# How do you find a tangent line parallel to secant line?

Oct 5, 2014

You can find a tangent line parallel to a secant line using the Mean Value Theorem.

The Mean Value Theorem states that if you have a continuous and differentiable function, then

$f ' \left(x\right) = \frac{f \left(b\right) - f \left(a\right)}{b - a}$

To use this formula, you need a function $f \left(x\right)$. I'll use $f \left(x\right) = - {x}^{3}$ as an example.

I'll also use $a = - 2$ and $b = 2$ for the interval for the secant line. This is the line that passes through the points $\left(- 2 , 8\right)$ and $\left(2 , - 8\right)$.

So, we know that the slope of this line will be $\frac{- 8 - 8}{2 - \left(- 2\right)} = - 4$.

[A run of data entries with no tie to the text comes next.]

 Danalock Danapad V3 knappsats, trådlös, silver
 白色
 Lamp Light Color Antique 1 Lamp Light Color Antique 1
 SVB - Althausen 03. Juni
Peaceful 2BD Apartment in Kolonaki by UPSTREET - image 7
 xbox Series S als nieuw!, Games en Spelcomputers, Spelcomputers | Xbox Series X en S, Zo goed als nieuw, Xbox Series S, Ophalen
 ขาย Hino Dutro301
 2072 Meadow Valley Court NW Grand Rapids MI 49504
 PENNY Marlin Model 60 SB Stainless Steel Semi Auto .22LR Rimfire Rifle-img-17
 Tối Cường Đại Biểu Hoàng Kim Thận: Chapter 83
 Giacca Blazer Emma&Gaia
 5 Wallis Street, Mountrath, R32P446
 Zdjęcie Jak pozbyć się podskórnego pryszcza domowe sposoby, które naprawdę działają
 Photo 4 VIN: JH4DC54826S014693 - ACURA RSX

To find the tangent lines parallel to this secant line, we will take the function's derivative, $f ' \left(x\right)$, and set it equal to $- 4$, then solve for $x$.

$- 3 {x}^{2} = - 4$

Solving this for $x$ gives us: x = ±sqrt(4/3).

So, the lines tangent to $y = - {x}^{3}$ at $x = \sqrt{\frac{4}{3}}$ and $x = - \sqrt{\frac{4}{3}}$ must be parallel to the secant line passing through $x = 2$ and $x = - 2$.